To correctly answer some of these questions you need to know the definition of a drink. For this test one drink is:
One can of beer (12 oz or approx 330 ml of 5% alcohol), or
One glass of wine (5 oz or approx 140 ml of 12% alcohol), or
One shot of liquor (1.5 oz or approx 40 ml of 40% alcohol).

Either print this page or record you scores on a separate sheet of paper (#1=a; #2=c; etc.)
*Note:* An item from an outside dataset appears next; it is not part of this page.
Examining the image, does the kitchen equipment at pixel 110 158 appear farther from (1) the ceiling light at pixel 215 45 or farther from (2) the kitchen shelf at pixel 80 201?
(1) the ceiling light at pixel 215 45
1. How often do you have a drink containing alcohol?
a. ____Never
b. ____Monthly or Less
c. ____2-4 times a month
d. ____2-3 times a week
e. ____4 or more times a week

2. How many alcoholic drinks do you have on a typical day when you are drinking?
a. ____1 or 2
b. ____3 or 4
c. ____5 or 6
d. ____7-9
e. ____10 or more

3. How often do you have 6 or more drinks on one occasion?
a. ____Never
b. ____Less than monthly
c. ____Monthly
d. ____Weekly
e. ____Daily or almost daily

4. How often during the past year have you found that you drank more or for a longer time than you intended?
a. ____Never
b. ____Less than monthly
c. ____Monthly
d. ____Weekly
e. ____Daily or almost daily

5. How often during the past year have you failed to do what was normally expected of you because of your drinking?
a. ____Never
b. ____Less than monthly
c. ____Monthly
d. ____Weekly
e. ____Daily or almost daily

6. How often during the past year have you had a drink in the morning to get yourself going after a heavy drinking session?
a. ____Never
b. ____Less than monthly
c. ____Monthly
d. ____Weekly
e. ____Daily or almost daily

7. How often during the past year have you felt guilty or remorseful after drinking?
a. ____Never
b. ____Less than monthly
c. ____Monthly
d. ____Weekly
e. ____Daily or almost daily

8. How often during the past year have you been unable to remember what happened the night before because of your drinking?
a. ____Never
b. ____Less than monthly
c. ____Monthly
d. ____Weekly
e. ____Daily or almost daily

9. Have you or anyone else been injured as a result of your drinking?
x.____ No
y.____ Yes, but not in the past year
z. ____Yes, during the past year

10. Has a relative, friend, doctor, or health care worker been concerned about your drinking, or suggested that you cut down?
x.____ No
y.____ Yes, but not in the past year
z. ____Yes, during the past year

The AUDIT (Alcohol Use Disorders Identification Test) was developed by the World Health Organization (WHO). The test correctly classifies 95% of people into either alcoholics or non-alcoholics.